§ ОТРЫВОК ИЗ ИСТОЧНИКА
· · · ·

Сообщество людей церковных в основном делится на две численно, а иногда и качественно, различных категории. Одни – те, кто оставляют все в этом мире: семьи, дома, благолепие, достаток и следуют за Христом Спасителем, другие – те, кто на протяжении столетий церковной жизни в своих домах принимают идущих узким и жестким путем самоотвержения, начиная с самого Христа и Его учеников. Эти дома согреты теплом души, теплом молитвы, которая в них совершается, эти дома благообразны и исполнены чистоты, в них отсутствуют вычурность и роскошь, но они напоминают о том, что если семья есть малая Церковь, то и обиталище семьи – дом – тоже должен быть в некотором смысле, пусть и очень отдаленным, но отражением Церкви земной так же, как она является отражением Церкви Небесной. В доме тоже должны быть и красота, и соразмерность. Эстетическое чувство естественно, оно от Бога, и должно находить свое выражение. И когда в жизни христианской семьи это есть, то это можно только приветствовать. Другое дело, что не все и не всегда ощущают это необходимым, что тоже нужно понимать. Знаю семьи церковных людей, которые живут, не очень задумываясь о том, какие у них столы и стулья, и даже вполне ли убрано, чист ли пол. И уже несколько лет как появившиеся протечки на потолке не лишают их кров теплоты и не делают его менее притягательным для близких и друзей, которые тянутся к этому очагу. Так что, стремясь к разумному благообразию внешнего, все же будем помнить, что для христианина главное – внутреннее, и где будет теплота души, там и осыпающаяся побелка ничего не испортит. А где ее не будет, то хоть фрески Дионисия повесь на стенку, от этого дом уютнее и теплее не станет.
24. Что стоит за таким сугубым русофильством на бытовом уровне, когда муж ходит дома в холщовой косоворотке и чуть ли не в лаптях, жена в сарафане и платке и на столе – не иначе как квас и кислая капуста?
Иногда – это игра на публику. Но если кому-то приятно ходить дома в старорусском сарафане, а кому-то кирзовые сапоги или даже лапти носить удобнее, чем синтетические тапочки, и делается это не показухи ради, то чего ж тут скажешь. Всегда лучше использовать то, что проверено веками и тем более освящено бытовой традицией, чем впадать в какие-то революционные крайности. Однако это становится по-настоящему дурным, если в этом есть стремление обозначить некоторое идеологическое направление своей жизни. И как вообще всякое привнесение идеологического в сферу духовно-религиозного это оборачивается фальшью, неискренностью и в итоге – духовным поражением.
Хотя лично мне сакрализации быта в такой степени ни в одной православной семье видеть не приходилось. Поэтому чисто умозрительно я могу подобное представить, но трудно судить о том, с чем незнаком.

· · · ·

§ ФРАГМЕНТ НАБОРА ДАННЫХ
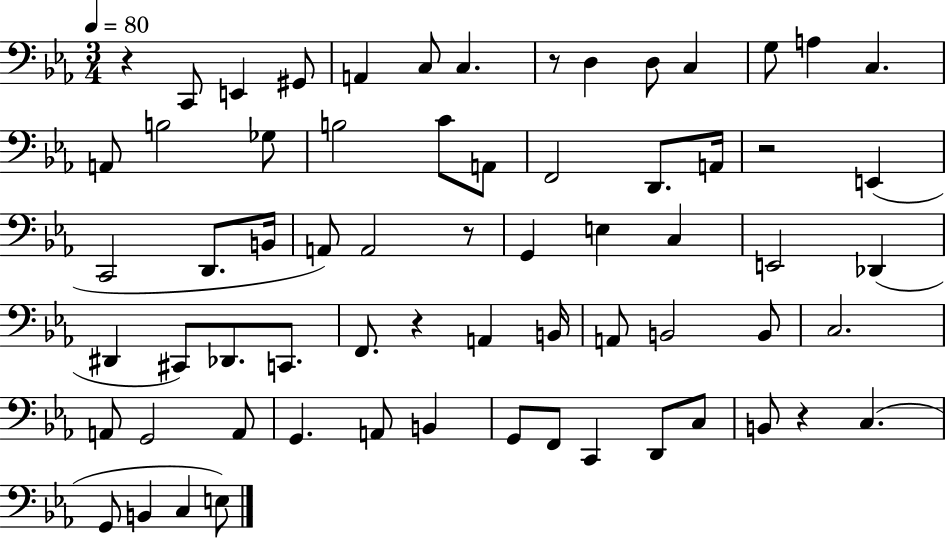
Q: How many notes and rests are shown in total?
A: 66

· · · ·

§ ЗАДАНИЕ 1
Чем, согласно отрывку о христианском доме, в некотором смысле должно быть обиталище семьи, если семья есть малая Церковь?
§ ЗАДАНИЕ 2
Продолжите отрывок о христианском доме, начав сразу после его последнего предложения.
Материал представлен отдельно от отрывка.

§ ОЖИДАЕМЫЙ ОТВЕТ 1
Отражением Церкви земной.

§ ОЖИДАЕМЫЙ ОТВЕТ 2
25. Можно ли и в достаточно взрослом возрасте ребенка руководить, к примеру, выбором книг для его чтения, чтобы в дальнейшем у него не возникало никаких идеологических перекосов?
Для того, чтобы иметь возможность руководить чтением детей и в их достаточно позднем возрасте, нужно, во-первых, начинать это чтение с ними очень рано, во-вторых, родители должны сами для себя читать, что дети, безусловно, оценивают, в-третьих, с каких-то лет, не должно быть запрета читать то, что сам читаешь, и тем самым не должно быть разницы между книгами для детей и книгами для взрослых, так же, как не должно быть, к сожалению, весьма распространенного несоответствия между чтением детьми классической литературы, побуждаемыми к тому родителями, и проглатыванием ими самими детективов и всякой дешевой макулатуры: мол, у нас работа требует больших интеллектуальных затрат, поэтому дома можно позволить себе расслабиться. Но только цельные усилия дают весомый результат.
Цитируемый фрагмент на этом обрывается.